Нашему предку славянину береста нужна была как воздух. Для посуды, для письма, для березового вара. Куда богаче были его леса, и все же снимал он бересту с поваленного для дела дерева. И если уж приспичило снять с живого, то не кольцом, а окном. Он верил, что не похвалит его леший за погубленное зря дерево. Да и само дерево для него – существо! Не думайте, древняя песенка «Я пойду, пойду, погуляю» – о березе, которую решили заломать ради трех гудочков. Это о девушке, которую решил покорить и сосватать молодец. Ну а наш С.Р.Ч. от всех этих суеверий свободен, он материалист. Но хреновый, видимо, хороший-то материалист должен знать, что, обнажая нежный камбий, таинственную ткань, благодаря которой растет дерево вширь, рассекая сосуды, по которым движется сок весной, он убивает не просто, а как садист. К тому же немало мы леса свели, чтобы сделать кастрюли, вот и пользоваться надо ими, права у нас нет на туесок.
Ловким движением ножа он приблизил тот момент, когда природа уже не сможет дарить нам праздники. Такой момент возможен. Возможно, что мы ничего не сохраним, ибо С.Р.Ч. не одинок. Их много, иные и листа с дерева не сорвали, всю жизнь гуляя по асфальтовым лугам, в рощах из стекла и бетона. Но они поворачивают реки, рвутся к нефти в Бузулукском бору, запахивают родники и травят Байкал – и все это, тихим мановением подмахнув очередной проект.
Эти ядовитые мысли мелькнули у меня в один миг, когда я шел нагруженный сморчками по Алмалинской дороге. Я тогда запретил их себе ради праздника, а сейчас просто удивляюсь, как долго приходится их распутывать. Я шел. Впереди должен был показаться осинник в лощине, тот, что показал мне лось, помните? Но прежде я увидел на дороге громадную бочку на полозьях. В такой могли бы жить все известные истории Диогены. Сейчас в таких бочках греются зимой лесорубы, народ философствующий редко. И все стало понятно. Осинника моего больше нет. Он снят подчистую. Земля на вырубке и вокруг искорежена гусеничной техникой, молодая березовая поросль по краю дороги вывернута корнями вверх, все завалено сучьями, брошенными тут гнить. Их, ей богу, хватило бы на горы бумаги, для того, чтобы напечатать меня и всех нас, так называемых «начинающих», которым ее все не хватает. Но сучья будут гнить тут в лучшем случае собранные в кучу. В отличие от Японии (где умеют любоваться луной) у нас не умеют перерабатывать их.
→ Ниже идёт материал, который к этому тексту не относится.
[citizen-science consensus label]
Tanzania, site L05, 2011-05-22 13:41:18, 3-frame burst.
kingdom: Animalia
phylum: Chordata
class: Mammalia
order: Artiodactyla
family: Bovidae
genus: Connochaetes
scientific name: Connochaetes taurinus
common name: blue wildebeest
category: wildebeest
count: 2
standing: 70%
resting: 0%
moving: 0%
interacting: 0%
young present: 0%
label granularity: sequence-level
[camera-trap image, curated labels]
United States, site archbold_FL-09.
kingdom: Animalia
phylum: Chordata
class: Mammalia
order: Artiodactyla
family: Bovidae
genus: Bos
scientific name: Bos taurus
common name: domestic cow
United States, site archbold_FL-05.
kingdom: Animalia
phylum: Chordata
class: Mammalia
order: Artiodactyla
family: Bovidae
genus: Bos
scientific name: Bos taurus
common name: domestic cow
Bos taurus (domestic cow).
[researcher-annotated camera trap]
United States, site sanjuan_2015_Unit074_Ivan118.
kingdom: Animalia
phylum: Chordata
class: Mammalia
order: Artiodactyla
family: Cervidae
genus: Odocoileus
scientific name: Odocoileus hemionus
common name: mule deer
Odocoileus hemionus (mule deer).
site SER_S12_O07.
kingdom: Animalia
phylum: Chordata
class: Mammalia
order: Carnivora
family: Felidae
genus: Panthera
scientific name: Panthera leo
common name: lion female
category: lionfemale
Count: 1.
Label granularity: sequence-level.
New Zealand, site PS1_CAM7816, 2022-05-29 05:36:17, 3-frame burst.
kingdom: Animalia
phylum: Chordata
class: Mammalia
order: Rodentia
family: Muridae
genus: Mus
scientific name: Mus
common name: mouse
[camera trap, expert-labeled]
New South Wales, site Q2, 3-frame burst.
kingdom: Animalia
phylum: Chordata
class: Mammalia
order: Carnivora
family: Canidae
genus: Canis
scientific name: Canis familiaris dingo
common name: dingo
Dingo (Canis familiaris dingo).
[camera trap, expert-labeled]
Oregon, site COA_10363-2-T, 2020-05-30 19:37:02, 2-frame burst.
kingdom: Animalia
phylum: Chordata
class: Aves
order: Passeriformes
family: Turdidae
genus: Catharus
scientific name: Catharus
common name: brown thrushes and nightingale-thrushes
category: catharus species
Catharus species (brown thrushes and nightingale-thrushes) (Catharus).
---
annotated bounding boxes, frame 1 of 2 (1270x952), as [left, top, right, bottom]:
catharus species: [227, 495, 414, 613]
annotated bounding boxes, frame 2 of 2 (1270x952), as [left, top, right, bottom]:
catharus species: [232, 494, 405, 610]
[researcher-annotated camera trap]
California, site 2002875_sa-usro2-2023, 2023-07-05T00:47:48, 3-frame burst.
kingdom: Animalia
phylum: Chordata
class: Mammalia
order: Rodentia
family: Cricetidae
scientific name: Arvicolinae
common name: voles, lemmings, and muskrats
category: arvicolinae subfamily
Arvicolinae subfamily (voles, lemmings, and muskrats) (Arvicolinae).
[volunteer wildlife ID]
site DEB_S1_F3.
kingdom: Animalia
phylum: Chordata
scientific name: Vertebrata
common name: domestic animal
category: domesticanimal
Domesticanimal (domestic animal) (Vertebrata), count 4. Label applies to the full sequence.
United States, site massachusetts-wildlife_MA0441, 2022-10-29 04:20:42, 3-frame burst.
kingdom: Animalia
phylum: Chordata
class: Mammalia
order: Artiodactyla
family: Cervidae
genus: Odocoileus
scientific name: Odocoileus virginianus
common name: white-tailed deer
Господи, изнасилованная просто земля… Ну, что же, нужна, нужна осина – это скороспелое дерево, дерево будущего, как говорят сейчас лесоводы. И сучья, бог с ними, их переработает природа сама, но вот ведь беда – на этом муки вырубленного леса не кончились. Когда пойдет в рост самосевная осина (ведь миллионы семян лежат в этой земле, дожидаясь своего луча солнца), когда молодая поросль вытянется в рост С.Р.Ч., снова придут сюда стальные кони и начнут резать, давить и дробить ее, дабы посадить сосну. Вроде бы стоит, а? Заменить осину красным лесом? Но вот я прошел ближе к Елшанке, вот на месте осинника растет она, посаженная лет восемь назад. Страшное зрелище. Каждое деревце – колчелапый, сохлый уродец с нездоровой рыжей хвоей и рыхлой древесиной. Плохо сосне на этих слишком жирных, что ли, для нее почвах. И все об этом знают. И директор лесхоза знает.
– Но почему тогда, почему не оставить в покое осиновую поросль? Почему не дать ей вырасти светлым осинником?
– А план? – был ответ. – Снял гектар леса – восстанови, а как же.
– Ну, хорошо. А почему тогда сажаете сосну, а не лиственные породы, которым тут хорошо?
– А план по улучшению качества леса? – был ответ.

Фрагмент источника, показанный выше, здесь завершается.